Le 10 décembre 2025, deux moutons ont été retrouvés morts à Origlio. Constat des autorités : animaux insuffisamment protégés. L'analyse ADN confirme l'implication d'un prédateur.

Le 13 janvier 2026, un mouton a été retrouvé mort à Intragna. Constat des autorités : animaux insuffisamment protégés. Là aussi, l'analyse génétique confirme l'implication d'un prédateur.

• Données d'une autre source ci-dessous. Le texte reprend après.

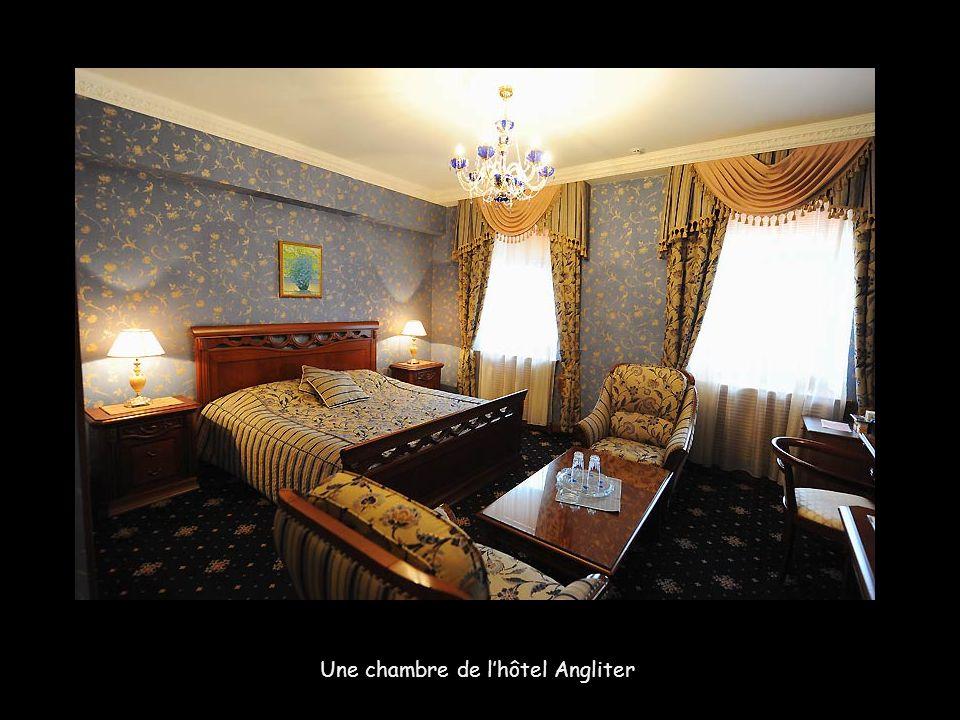 Une chambre de l'hôtel Angliter.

Le 20 janvier 2026, un mouton a été retrouvé mort à Lema. Constat des autorités : animaux insuffisamment protégés. Une nouvelle fois, l'analyse ADN confirme l'implication d'un prédateur.

Le 1er février 2026, quatre moutons sont morts à Sonvico. Constat des autorités : animaux insuffisamment protégés.

Dans la nuit du 5 au 6 février 2026, un loup a tué dix moutons à Paudo. Le détenteur d'animaux Piero Maretti admet que la clôture présentait « sans cesse des trous » et que l'étable était trop petite pour tous les animaux, raison pour laquelle les moutons passaient la nuit à l'extérieur. Constat des autorités : animaux insuffisamment protégés.

Le 6 février 2026, dix autres moutons ont été retrouvés morts à Bellinzone, deux animaux ayant disparu depuis. Le 19 février 2026, trois agneaux sont morts dans le Gambarogno. Dans les deux cas, la même réponse des autorités : animaux insuffisamment protégés.

Le 9 mars 2026, un animal a de nouveau été retrouvé mort à Sonvico, cette fois une chèvre. Constat des autorités : animaux insuffisamment protégés. Sonvico est ainsi touché pour la deuxième fois en seulement cinq semaines. De toute évidence, ni le détenteur d'animaux ni l'office vétérinaire n'ont pris la moindre mesure après le premier incident.

Le 13 mars 2026, six moutons et une chèvre ont été retrouvés morts à Villa Luganese. Constat des autorités : animaux insuffisamment protégés.

Dix incidents en cinq mois. Au moins 50 animaux tués. Toujours le même diagnostic. Jamais aucune conséquence.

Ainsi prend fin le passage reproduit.